Retailers' loss of revenue hammers city and state budgets

•At least two retail developments are delayed indefinitely in Florida's Miami-Dade County, an area that's among the hardest hit by retail vacancies. Nearby Broward County, home of Fort Lauderdale, had the biggest increase in retail vacancies last year, according to commercial real estate research company CoStar. Due in part to the reduction in revenue from retail, the growth in city services for 2009 will be less than 1%, says Michael Boudreaux, budget director for the city of Miami.

Too many stores?

Part of the problem is that the U.S. is "overstored," as retail analyst Jennifer Black and even store officials often say. Indeed, few can argue that the more than 200 million square feet of retail space added each year since 2004 was truly needed. J.C. Penney CEO Mike Ullman, chairman of the National Retail Federation, estimates that there is at least 100 million more square feet of retail space than the market needs.

This year alone, discount clothing chain Goody's announced it would liquidate its nearly 300 remaining stores. Circuit City followed a week later with news that it would shutter its 567 remaining locations, and retailers ranging from Home Depot to New York & Co. have been shuttering stores.

These and other expected closings are expected to hit already struggling areas the hardest.

"Small-market malls in the Rust Belt states and the Northeast will likely experience the brunt of these store closings," says Jeff Green, a sales forecaster and strategic analyst for malls and retailers.

These include malls where business was rarely brisk even before the recession took hold. Because such centers typically fall in areas that are the least likely to see any population growth, experts say big chains that need to downsize are likely to pull out of them first.

As for new shopping centers, even the stores that already signed leases are often trying to get out of them or are relieved that the projects are delayed.

"A lot of developments may or may not get finished," says Stuart Eisenberg, director of real estate services at accounting and consulting firm BDO Seidman. "The problem right now is the availability of sufficient funds people need to borrow. The same goes for lines of credit for the stores."

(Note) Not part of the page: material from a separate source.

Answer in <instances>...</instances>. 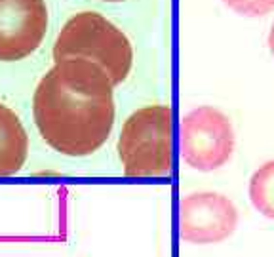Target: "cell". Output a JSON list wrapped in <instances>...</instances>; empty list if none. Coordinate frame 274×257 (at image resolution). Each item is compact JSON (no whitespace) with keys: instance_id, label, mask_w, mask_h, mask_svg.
Masks as SVG:
<instances>
[{"instance_id":"6da1fadb","label":"cell","mask_w":274,"mask_h":257,"mask_svg":"<svg viewBox=\"0 0 274 257\" xmlns=\"http://www.w3.org/2000/svg\"><path fill=\"white\" fill-rule=\"evenodd\" d=\"M113 88L107 73L92 61H55L32 96V116L42 139L65 156L94 154L114 126Z\"/></svg>"},{"instance_id":"7a4b0ae2","label":"cell","mask_w":274,"mask_h":257,"mask_svg":"<svg viewBox=\"0 0 274 257\" xmlns=\"http://www.w3.org/2000/svg\"><path fill=\"white\" fill-rule=\"evenodd\" d=\"M126 177H170L174 174V109L147 105L128 116L118 137Z\"/></svg>"},{"instance_id":"3957f363","label":"cell","mask_w":274,"mask_h":257,"mask_svg":"<svg viewBox=\"0 0 274 257\" xmlns=\"http://www.w3.org/2000/svg\"><path fill=\"white\" fill-rule=\"evenodd\" d=\"M53 59H86L107 73L114 86L122 84L133 65V50L124 32L96 12H80L61 29L53 44Z\"/></svg>"},{"instance_id":"277c9868","label":"cell","mask_w":274,"mask_h":257,"mask_svg":"<svg viewBox=\"0 0 274 257\" xmlns=\"http://www.w3.org/2000/svg\"><path fill=\"white\" fill-rule=\"evenodd\" d=\"M181 153L193 170L223 168L234 153V129L228 116L210 105L187 112L181 124Z\"/></svg>"},{"instance_id":"5b68a950","label":"cell","mask_w":274,"mask_h":257,"mask_svg":"<svg viewBox=\"0 0 274 257\" xmlns=\"http://www.w3.org/2000/svg\"><path fill=\"white\" fill-rule=\"evenodd\" d=\"M238 227V209L221 193L198 191L179 202V236L194 246L219 244Z\"/></svg>"},{"instance_id":"8992f818","label":"cell","mask_w":274,"mask_h":257,"mask_svg":"<svg viewBox=\"0 0 274 257\" xmlns=\"http://www.w3.org/2000/svg\"><path fill=\"white\" fill-rule=\"evenodd\" d=\"M48 29L44 0H0V61H19L36 50Z\"/></svg>"},{"instance_id":"52a82bcc","label":"cell","mask_w":274,"mask_h":257,"mask_svg":"<svg viewBox=\"0 0 274 257\" xmlns=\"http://www.w3.org/2000/svg\"><path fill=\"white\" fill-rule=\"evenodd\" d=\"M29 154V135L19 116L0 103V177L16 176Z\"/></svg>"},{"instance_id":"ba28073f","label":"cell","mask_w":274,"mask_h":257,"mask_svg":"<svg viewBox=\"0 0 274 257\" xmlns=\"http://www.w3.org/2000/svg\"><path fill=\"white\" fill-rule=\"evenodd\" d=\"M248 191L253 208L261 215L274 219V160L265 162L253 172Z\"/></svg>"},{"instance_id":"9c48e42d","label":"cell","mask_w":274,"mask_h":257,"mask_svg":"<svg viewBox=\"0 0 274 257\" xmlns=\"http://www.w3.org/2000/svg\"><path fill=\"white\" fill-rule=\"evenodd\" d=\"M223 2L236 14L248 17L267 16L271 10H274V0H223Z\"/></svg>"},{"instance_id":"30bf717a","label":"cell","mask_w":274,"mask_h":257,"mask_svg":"<svg viewBox=\"0 0 274 257\" xmlns=\"http://www.w3.org/2000/svg\"><path fill=\"white\" fill-rule=\"evenodd\" d=\"M269 50H271V53H273L274 57V23L271 27V32H269Z\"/></svg>"},{"instance_id":"8fae6325","label":"cell","mask_w":274,"mask_h":257,"mask_svg":"<svg viewBox=\"0 0 274 257\" xmlns=\"http://www.w3.org/2000/svg\"><path fill=\"white\" fill-rule=\"evenodd\" d=\"M109 2H118V0H109Z\"/></svg>"}]
</instances>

Eisenberg says, "There's no appetite from a capital perspective for new deals." Everything, he says, is on hold until the debt and equity components of deals can be re-established.

Eisenberg says several of his clients have purchased retail developments in the last three to five years and now, "No one knows how to fill them."

What to do with empty ones?

It may well be late 2010 before some of the planned shopping center development is back on track, says International Council of Shopping Centers chief economist Michael Niemira.

He predicts up to 3,000 shopping centers, mostly smaller strip centers but some larger malls, will close this year.

"If that economic activity is taken out of the community, that's a tremendous blow," says Bieri, president of The Bieri Co. in Detroit.

So what to do with all the empty retail space, especially the vacant so-called big boxes dotting the landscape with the liquidations of Linens 'n Things and what's in progress at Circuit City?

Kohl's recently announced it will take over the space in several of the liquidated Mervyns stores. In Connecticut, Texas and elsewhere, empty big-box stores are sometimes turned into haunted houses at Halloween and other kinds of seasonal stores.